Provided information Block Start

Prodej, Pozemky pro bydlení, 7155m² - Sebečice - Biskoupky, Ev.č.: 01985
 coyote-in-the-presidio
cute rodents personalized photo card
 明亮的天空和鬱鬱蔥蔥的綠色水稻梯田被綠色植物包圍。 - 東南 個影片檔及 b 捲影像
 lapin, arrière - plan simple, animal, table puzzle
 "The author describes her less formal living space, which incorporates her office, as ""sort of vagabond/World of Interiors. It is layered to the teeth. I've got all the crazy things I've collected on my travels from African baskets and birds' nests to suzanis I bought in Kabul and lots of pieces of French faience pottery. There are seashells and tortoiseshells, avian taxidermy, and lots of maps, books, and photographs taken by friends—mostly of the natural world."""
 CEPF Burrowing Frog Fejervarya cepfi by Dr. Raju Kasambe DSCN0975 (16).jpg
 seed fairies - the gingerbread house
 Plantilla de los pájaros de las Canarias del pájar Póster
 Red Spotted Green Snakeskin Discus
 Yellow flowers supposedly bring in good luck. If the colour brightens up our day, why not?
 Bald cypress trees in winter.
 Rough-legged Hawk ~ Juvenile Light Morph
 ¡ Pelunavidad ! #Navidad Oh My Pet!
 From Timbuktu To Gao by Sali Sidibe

Provided information Block End

Print exactly, and only, the lines from the line that contains "CEPF Burrowing Frog" through the last line of the records.

Response area.
 CEPF Burrowing Frog Fejervarya cepfi by Dr. Raju Kasambe DSCN0975 (16).jpg
 seed fairies - the gingerbread house
 Plantilla de los pájaros de las Canarias del pájar Póster
 Red Spotted Green Snakeskin Discus
 Yellow flowers supposedly bring in good luck. If the colour brightens up our day, why not?
 Bald cypress trees in winter.
 Rough-legged Hawk ~ Juvenile Light Morph
 ¡ Pelunavidad ! #Navidad Oh My Pet!
 From Timbuktu To Gao by Sali Sidibe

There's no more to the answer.